__Input rows__
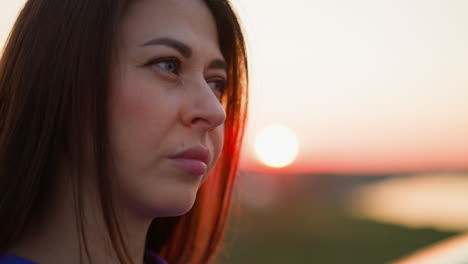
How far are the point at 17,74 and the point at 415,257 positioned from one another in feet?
7.90

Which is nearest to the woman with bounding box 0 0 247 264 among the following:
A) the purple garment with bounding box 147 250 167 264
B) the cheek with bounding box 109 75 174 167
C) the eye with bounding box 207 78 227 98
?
the cheek with bounding box 109 75 174 167

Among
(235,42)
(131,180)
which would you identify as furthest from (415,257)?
(131,180)

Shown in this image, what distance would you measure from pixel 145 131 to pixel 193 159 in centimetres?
21

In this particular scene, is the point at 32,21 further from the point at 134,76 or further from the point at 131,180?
the point at 131,180

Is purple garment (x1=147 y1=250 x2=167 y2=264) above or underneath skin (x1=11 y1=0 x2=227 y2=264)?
underneath

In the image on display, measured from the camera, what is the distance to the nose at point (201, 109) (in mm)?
1840

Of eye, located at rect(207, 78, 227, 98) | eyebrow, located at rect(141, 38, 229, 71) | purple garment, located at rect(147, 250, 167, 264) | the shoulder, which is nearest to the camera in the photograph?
the shoulder

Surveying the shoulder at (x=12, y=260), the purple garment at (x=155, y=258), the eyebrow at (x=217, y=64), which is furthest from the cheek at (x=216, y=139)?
the shoulder at (x=12, y=260)

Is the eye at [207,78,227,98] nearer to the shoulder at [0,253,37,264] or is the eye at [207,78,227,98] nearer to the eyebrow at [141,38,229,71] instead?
the eyebrow at [141,38,229,71]

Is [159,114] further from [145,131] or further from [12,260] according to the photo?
[12,260]

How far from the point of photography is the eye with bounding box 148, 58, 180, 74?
1.87 metres

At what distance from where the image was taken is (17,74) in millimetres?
1872

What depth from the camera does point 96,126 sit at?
1.74 meters

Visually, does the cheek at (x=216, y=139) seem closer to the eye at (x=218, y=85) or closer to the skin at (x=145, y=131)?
the skin at (x=145, y=131)
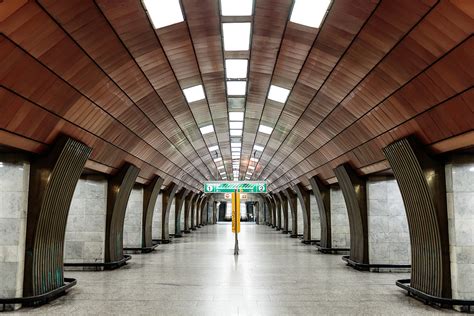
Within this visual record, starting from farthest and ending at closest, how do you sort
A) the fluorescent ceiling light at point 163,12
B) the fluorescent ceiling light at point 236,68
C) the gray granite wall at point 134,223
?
the gray granite wall at point 134,223, the fluorescent ceiling light at point 236,68, the fluorescent ceiling light at point 163,12

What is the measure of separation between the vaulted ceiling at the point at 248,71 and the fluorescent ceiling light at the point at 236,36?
161 millimetres

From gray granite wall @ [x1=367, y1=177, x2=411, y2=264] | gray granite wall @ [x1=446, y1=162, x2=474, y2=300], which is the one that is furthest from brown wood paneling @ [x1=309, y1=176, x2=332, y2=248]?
gray granite wall @ [x1=446, y1=162, x2=474, y2=300]

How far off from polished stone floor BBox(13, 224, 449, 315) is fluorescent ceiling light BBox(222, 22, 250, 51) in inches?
208

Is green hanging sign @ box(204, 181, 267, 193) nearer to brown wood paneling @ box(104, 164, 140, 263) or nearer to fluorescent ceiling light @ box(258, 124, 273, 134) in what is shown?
fluorescent ceiling light @ box(258, 124, 273, 134)

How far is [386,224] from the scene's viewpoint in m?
14.5

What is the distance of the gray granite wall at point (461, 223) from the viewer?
880 centimetres

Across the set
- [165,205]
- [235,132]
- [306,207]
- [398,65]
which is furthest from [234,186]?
[398,65]

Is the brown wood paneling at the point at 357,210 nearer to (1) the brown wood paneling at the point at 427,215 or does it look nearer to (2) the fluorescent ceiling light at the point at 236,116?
(2) the fluorescent ceiling light at the point at 236,116

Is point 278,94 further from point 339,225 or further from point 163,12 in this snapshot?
point 339,225

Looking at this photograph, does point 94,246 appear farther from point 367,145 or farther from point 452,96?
point 452,96

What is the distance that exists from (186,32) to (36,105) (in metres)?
2.99

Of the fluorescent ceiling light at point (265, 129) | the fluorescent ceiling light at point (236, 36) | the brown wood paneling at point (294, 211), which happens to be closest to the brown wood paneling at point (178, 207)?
the brown wood paneling at point (294, 211)

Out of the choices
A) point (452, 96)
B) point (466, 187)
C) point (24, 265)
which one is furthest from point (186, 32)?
point (466, 187)

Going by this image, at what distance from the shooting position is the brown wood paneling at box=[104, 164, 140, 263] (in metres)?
14.6
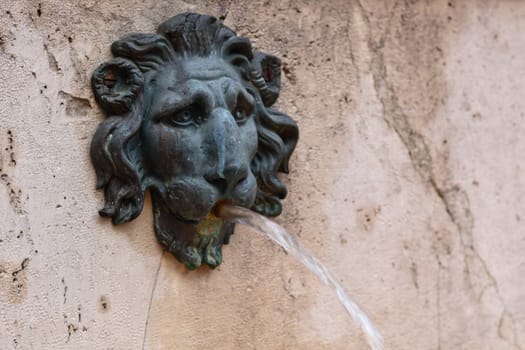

__Task instructions__
Copy out all of the rows above word for word, without the pictures.

__The answer__
How far are the point at 17,74 and the point at 415,257 positioned from one another in feet?
7.90

Which is nearest to the woman with bounding box 0 0 247 264 among the following:
A) the purple garment with bounding box 147 250 167 264
B) the cheek with bounding box 109 75 174 167
C) the eye with bounding box 207 78 227 98
?
the cheek with bounding box 109 75 174 167

Among
(235,42)
(131,180)
which would you identify as furthest from (415,257)?
(131,180)

Shown in this image, what distance would you measure from pixel 145 131 to pixel 193 159 in centimetres?
21

In this particular scene, is the point at 32,21 further from the point at 134,76 or further from the point at 131,180?
the point at 131,180

Is purple garment (x1=147 y1=250 x2=167 y2=264) above or underneath skin (x1=11 y1=0 x2=227 y2=264)?
underneath

In the image on display, measured from the camera, what is the distance to the nose at point (201, 109) (in mm)?
1840

Of eye, located at rect(207, 78, 227, 98) | eyebrow, located at rect(141, 38, 229, 71) | purple garment, located at rect(147, 250, 167, 264) | the shoulder, which is nearest to the camera in the photograph?
the shoulder

Surveying the shoulder at (x=12, y=260), the purple garment at (x=155, y=258), the eyebrow at (x=217, y=64), which is furthest from the cheek at (x=216, y=139)?
the shoulder at (x=12, y=260)

Is the eye at [207,78,227,98] nearer to the shoulder at [0,253,37,264] or is the eye at [207,78,227,98] nearer to the eyebrow at [141,38,229,71] instead?
the eyebrow at [141,38,229,71]

Is [159,114] further from [145,131] or further from [12,260] according to the photo?
[12,260]

How far from the point of photography is the eye with bounding box 148, 58, 180, 74?
1.87 metres

At what distance from where the image was taken is (17,74) in millimetres?
1872

What depth from the camera does point 96,126 sit at?
1.74 meters

Visually, does the cheek at (x=216, y=139) seem closer to the eye at (x=218, y=85) or closer to the skin at (x=145, y=131)?
the skin at (x=145, y=131)
Within this visual record, starting from farthest and ending at closest, how do you sort
A) the fluorescent ceiling light at point 163,12
B) the fluorescent ceiling light at point 236,68
C) the gray granite wall at point 134,223
?
the gray granite wall at point 134,223, the fluorescent ceiling light at point 236,68, the fluorescent ceiling light at point 163,12

What is the measure of separation between the vaulted ceiling at the point at 248,71 and the fluorescent ceiling light at the point at 236,36?
161 millimetres

From gray granite wall @ [x1=367, y1=177, x2=411, y2=264] | gray granite wall @ [x1=446, y1=162, x2=474, y2=300], which is the one that is furthest from brown wood paneling @ [x1=309, y1=176, x2=332, y2=248]?
gray granite wall @ [x1=446, y1=162, x2=474, y2=300]

How far off from polished stone floor BBox(13, 224, 449, 315) is fluorescent ceiling light BBox(222, 22, 250, 51) in inches?
208

Is green hanging sign @ box(204, 181, 267, 193) nearer to brown wood paneling @ box(104, 164, 140, 263) or nearer to fluorescent ceiling light @ box(258, 124, 273, 134) in what is shown?
fluorescent ceiling light @ box(258, 124, 273, 134)

How far is [386,224] from the scene's viewpoint in m?
14.5

What is the distance of the gray granite wall at point (461, 223) from the viewer?
880 centimetres

Across the set
- [165,205]
- [235,132]
- [306,207]
- [398,65]
which is furthest from [234,186]?
[398,65]

Is the brown wood paneling at the point at 357,210 nearer to (1) the brown wood paneling at the point at 427,215 or does it look nearer to (2) the fluorescent ceiling light at the point at 236,116?
(2) the fluorescent ceiling light at the point at 236,116

Is point 278,94 further from point 339,225 or further from point 163,12 in this snapshot?
point 339,225

Looking at this photograph, does point 94,246 appear farther from point 367,145 or farther from point 452,96?
point 452,96

What is the distance that exists from (186,32) to (36,105) (in metres)?
2.99

Of the fluorescent ceiling light at point (265, 129) | the fluorescent ceiling light at point (236, 36) | the brown wood paneling at point (294, 211), which happens to be closest to the brown wood paneling at point (178, 207)?
the brown wood paneling at point (294, 211)

Out of the choices
A) point (452, 96)
B) point (466, 187)
C) point (24, 265)
which one is furthest from point (186, 32)?
point (466, 187)

Going by this image, at what distance from the shooting position is the brown wood paneling at box=[104, 164, 140, 263] (in metres)?
14.6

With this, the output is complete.